2 thoughts on “Madrid’s recent success over Barcelona owes a lot to rapid starts

  1. very good analysis, however, i think the last supercoppa game showed something a little different. madrid were clearly refining their barca-approach. If you noticed during mourinho’s first few classico adventures, they were headless wombats chasing after an ever-elusive ball. so what do they do? start pressing hard – which fine is difficult to sustain over the course of the game, but barca do it right? secondly, WITH the ball, they uncovered a dirty little drain in barca’s tiki taka keep through which the orcs (madrid) may invade. it’s the space left free of barca-presence as a consequence of their 3-man – HIGH up the pitch – pressing approach. It’s hard to exploit that space when you’re blocked off from 3 directions, BUT, they consistently would “chip” the ball over the oncoming pressers, leaving madrid with a ridiculous amount of space to exploit with their counters – which arguably, is what madrid tend to be one of the best in the world at. A little more fitness to sustain their pressing (madrid) game, and these “bypass” counters, and barca could find themselves in a massive pot of mashed potatoes when it comes to classicos.

    • Yes child. In the last Supercopa clash, it worked particularly well on the right-hand side of Barca’s defence in the first half-hour where Adriano frequently went missing to join the pressing triangle along with Pedro and one member of Barca’s midfield. Unfortunately for Barca, that left an ever-dangerous and alert Cristiano Ronaldo free on the left to pick off what remained of their defence.

      This is a problem that will present itself whether or not Madrid are pressing as frantically as they do in that first half-hour. Even if they are parking the bus/aeroplane rather than pressing, the threat remains that they win the ball near their penalty area, and find the free man with a lofted pass that their talented players are more than capable of pulling off consistently.

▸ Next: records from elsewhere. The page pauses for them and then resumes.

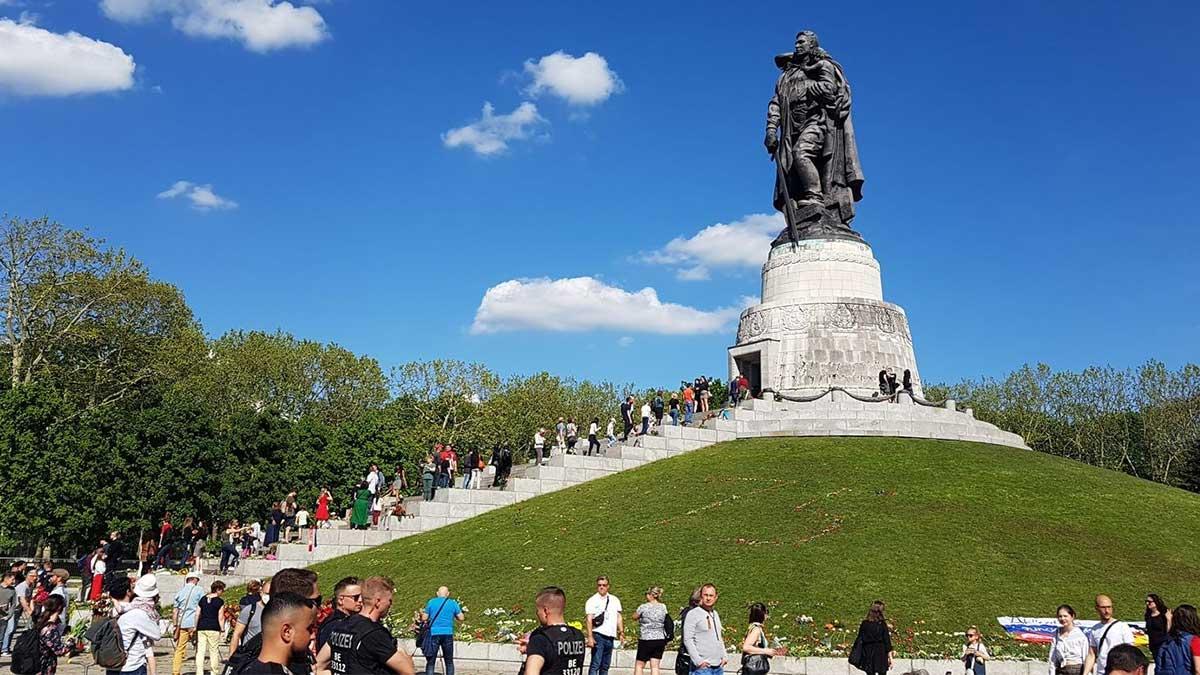 Парк Победы в Берлине памятник Масалов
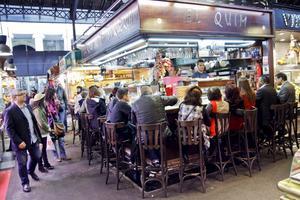 På matmarknaden Boqueria finns det gott om tapasbarer, till exempel El Quim de la Boqueria.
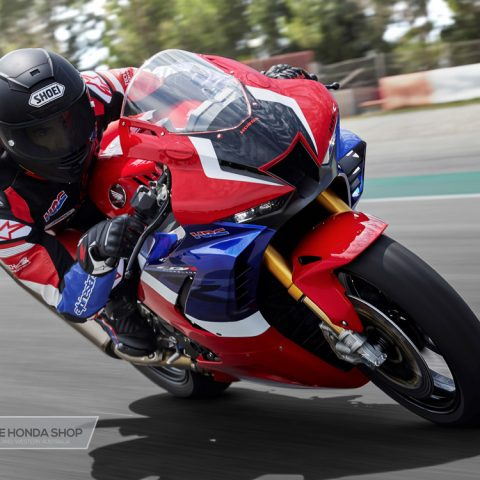 Honda CBR1000RR-R SP 2020 on track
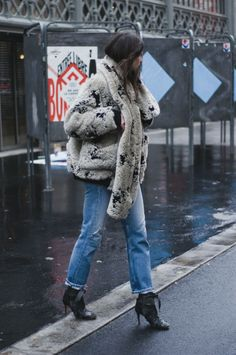 Carin Wester coat / Carin Wester scarf / Saint Laurent sweater / Maje belt / Levi's 501 / Isabel Marant boots
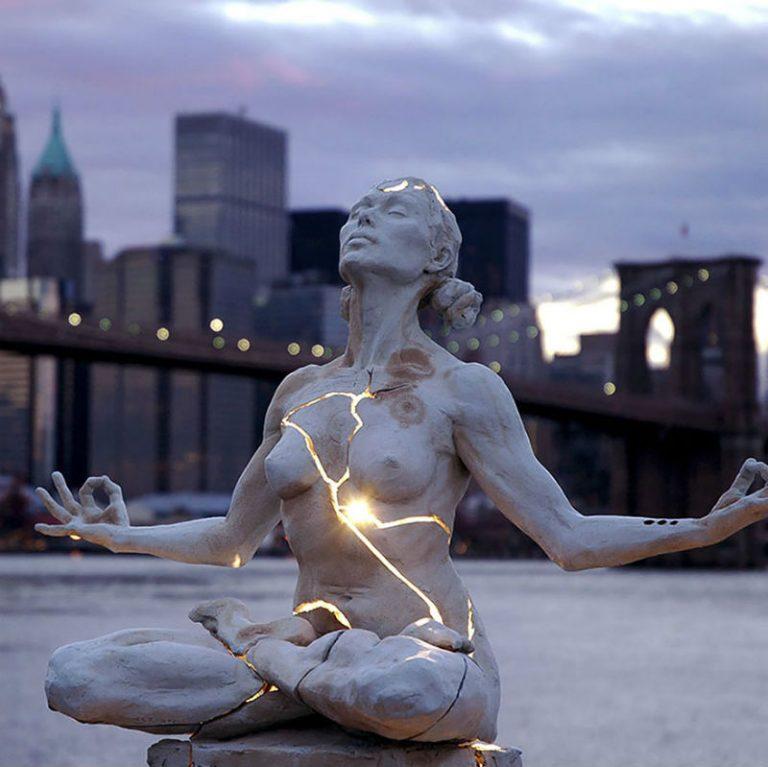 Потрясающие скульптуры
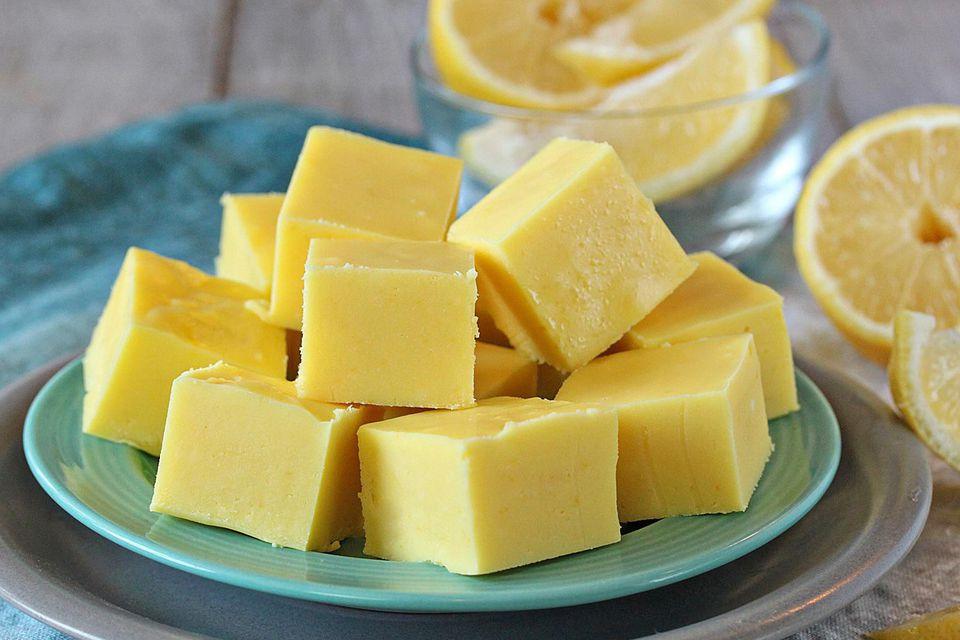 A plate of lemon fudge.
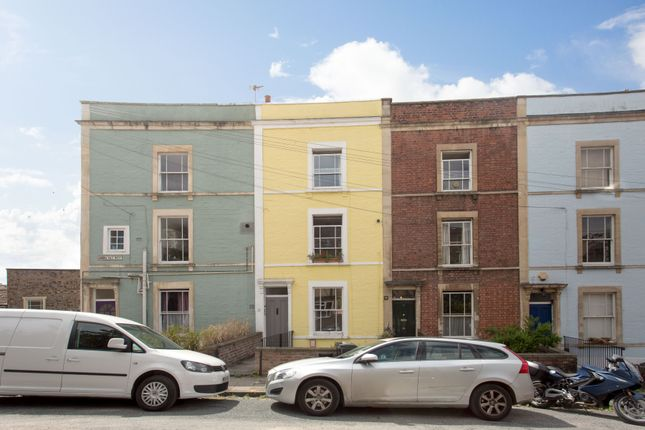 Thumbnail Flat for sale in Ambra Vale West, Clifton, Bristol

      As far as being able to press for ninety minutes goes, I think it’s beyond their lungs as – unlike in Barca’s case – they would not have long periods with the ball in which to take a breather. Not even Mourinho’s famed psyching-up of his players would fill them with enough adrenaline to last a mere minute beyond what they managed in that first half-hour against Barca without cramping on the pitch.